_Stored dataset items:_
-.-.-

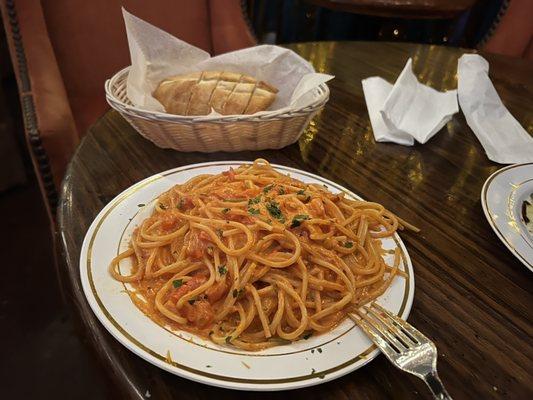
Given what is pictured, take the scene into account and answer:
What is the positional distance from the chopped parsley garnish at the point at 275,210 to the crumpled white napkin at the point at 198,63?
1.86ft

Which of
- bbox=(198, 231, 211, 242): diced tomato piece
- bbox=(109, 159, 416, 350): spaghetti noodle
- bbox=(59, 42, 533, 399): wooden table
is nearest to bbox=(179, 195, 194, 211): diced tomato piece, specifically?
bbox=(109, 159, 416, 350): spaghetti noodle

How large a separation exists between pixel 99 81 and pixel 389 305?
187 cm

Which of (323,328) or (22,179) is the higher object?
(323,328)

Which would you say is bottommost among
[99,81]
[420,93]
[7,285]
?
[7,285]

-.-.-

_WHAT IS NEEDED:_ Express everything from the line containing "How large a" down through the end of the material as a Markdown table with the columns Row and Line. Give each line its own numbered row and omit blank lines.

_TASK RESULT:_
| Row | Line |
|---|---|
| 1 | How large a separation exists between pixel 99 81 and pixel 389 305? |
| 2 | 187 cm |
| 3 | Which of (323,328) or (22,179) is the higher object? |
| 4 | (323,328) |
| 5 | Which would you say is bottommost among |
| 6 | [99,81] |
| 7 | [420,93] |
| 8 | [7,285] |
| 9 | ? |
| 10 | [7,285] |